Document passage -
— Begin —

Picture it. The closing scene of ‘Robin Hood, Prince of Thieves’. Kevin Costner’s Robin, fetchingly garbed in outlaw chic, and Marion, robed in white with a harvest crown of wheat upon her head (to symbolise an ungreenwoodly but earth-goddess-like fertility, no doubt) are about to be joined in matrimony by Friar Tuck - when hoofbeats are heard, and from between the trees emerges a stately but familiar figure clothed in mail.
‘Richard!’ Marion cries, her face lighting up.
And lo, it’s Sean Connery as Richard Coeur-de-Lion - Richard the First - Richard of England! Here to add his benison to the union of the happy couple, reinstate Robin in his lands, and set right all the evils which have befallen Sherwood under the iron fist of Alan Rickman’s splendidly black-hearted Sheriff of Nottingham and - one presumes - the faulty and self-serving regency of Prince John.
Jack shall have Jill, nought shall go ill,
The man shall have his mare again and all shall be well.
This is the satisfactory denouement of pretty much every one of the Robin Hood films and most of the books, including Rosemary Sutcliff’s early work ‘The Chronicles of Robin Hood’ and Robin McKinley’s ‘The Outlaws of Sherwood’. Here’s Sutcliff’s Richard, casting off his disguise as an abbot:
As the long sable folds parted, the astonished outlaws beheld the golden leopards of England blazing on his scarlet surcoat. He thrust back the cowl from his head and stood before them - the king! For a second there was an utter silence. Then Robin dropped on one knee at the king’s feet.
|Illustration by C. Walter Hodges of Rosemary Sutcliff's Chronicles of Robin Hood|
Merrie Englande indeed! And it’s notable that these fictional King Richards all speak English, and can sympathise with outlaws and peasants in a quite incredible manner. It’s as if Coeur-de-lion has been melded with King Arthur so that Richard’s return to England is the mythical Return of the King - the True King, whose coming will bring peace and justice to the land. It taps into an almost religious longing.

— End —

Material -
— Begin —

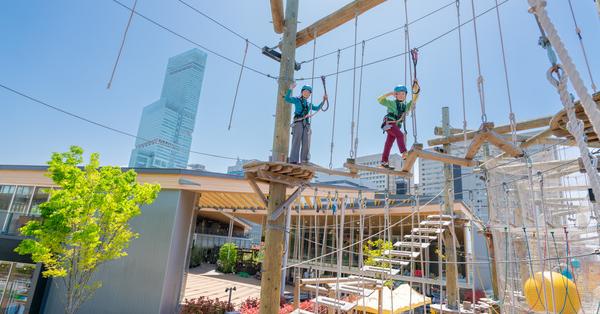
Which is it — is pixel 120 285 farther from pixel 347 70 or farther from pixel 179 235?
pixel 347 70

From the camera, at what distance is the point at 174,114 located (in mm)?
171875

— End —

Requirements -
**1.** Rewrite the paragraph of the Robin Hood passage beginning "Merrie Englande indeed!" as one shorter sentence that keeps its main points.
**2.** Can you sum up the Robin Hood passage in two sentences?
**3.** According to the Robin Hood passage, why does the return of these fictional King Richards tap into an almost religious longing?

Task-by-task answers -
**1.** These fictional King Richards speak English and improbably sympathize with outlaws and peasants, as if Richard had merged with King Arthur, which makes his return the mythical Return of the True King who brings peace and justice and taps an almost religious longing.

**2.** At the close of "Robin Hood, Prince of Thieves," Sean Connery's Richard the First arrives at Robin and Marion's wedding to bless them, restore Robin's lands and set right Sherwood's evils. This ending is shared by nearly all Robin Hood films and most of the books, where Richard speaks English and sympathizes with outlaws and peasants as though blended with King Arthur, so that his return becomes the Return of the True King.

**3.** These fictional Richards seem to have been melded with King Arthur. That makes Richard's return to England the mythical Return of the King, the True King whose coming will bring peace and justice to the land.